Politicians could argue, of course, that Americans should be rooting for China (and Mexico, etc.) to build a wealthy and stable economy, considering it’s not only beneficial for the Chinese people and for the spread of liberalism, but for American consumers and workers. China is our third-largest trading partner. But imagine a “Go China!” pitch at a campaign rally of socialists or Trumpkins—or anyone else, for that matter. Democracy propels a perpetual loop of paranoia.
The idea that international trade is solely a competition rather than mutually beneficial is embedded in politics. To think otherwise makes you an unsympathetic elitist bloodsucker. And because the benefits of trade inevitably, if often temporarily, displace some of the working class, we now let that working class drive economic debate.
But if we’re going to judge the world in this way, someone might point out to voters that Credit Suisse found that American private wealth was at $85.9 trillion while Chinese private wealth at $22.8 trillion. (Although I imagine even saying the words “Credit Suisse” would make you a lily-livered GOPe globalist these days.)
When it comes to GDP per capita, the World Bank puts the United States at $54,629 and China at $7,590. (China’s income inequality gap, which seems to matter to people, is wider than the United States’s.) Although the nearly eight years of progressive economics creeping into U.S. policy has degraded economic freedom, the World Economic Forum still ranks the U.S. economy as the third most competitive in the world. China is 28th. I could dig up another 100 metrics of wealth and well-being and they would all say the same exact thing. So, yeah, they’re not “killing us” in any measurable way.
Now, I can explain this to my increasingly shrinking pool of protectionist friends—show them some nifty graphs, maybe—but they won’t care. They’ll tell me we don’t make anything anymore! even if U.S. manufacturing output has quadrupled since 1990. They’ll tell me we’re losing, even though the United States is becoming more competitive in manufacturing through automation and other efficiencies, creating advanced technology products with higher pay. The average American worker is responsible for nearly six times the output of the average Chinese worker. Why would we want to “bring back” an unproductive economy that saps jobs, I’ll ask? It’s all BS, they’ll say.
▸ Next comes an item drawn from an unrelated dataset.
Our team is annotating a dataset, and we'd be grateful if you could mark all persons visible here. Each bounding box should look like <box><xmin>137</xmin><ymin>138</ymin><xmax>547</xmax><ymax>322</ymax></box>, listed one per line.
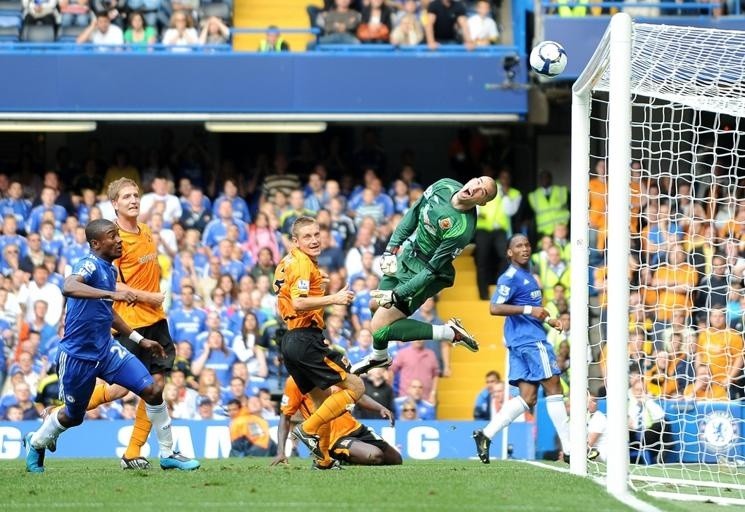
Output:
<box><xmin>1</xmin><ymin>158</ymin><xmax>745</xmax><ymax>471</ymax></box>
<box><xmin>16</xmin><ymin>1</ymin><xmax>745</xmax><ymax>50</ymax></box>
They’ll tell me the working class is shrinking, but forget that it’s getting richer. Mark Perry at AEI has done great work on dispelling the myth that the middle class is losing ground. As Thomas Sowell points out today, 51 percent of American families will be in the top 10 percent of income earners at some point during their lifetime. Our wages haven’t gone up, says every politician. Yet if we consider what Americans can buy with a dollar, inflation, and how much employers pay in benefits, this isn’t exactly true for most people. They don’t care.
All of these are complicated issue to argue—and politicians have zero incentive to challenge voter sentiments. Certainly, we have many genuine economic problems. But China’s economic supremacy is a myth. Perception is everything in politics. And we believe a lot of ridiculous things.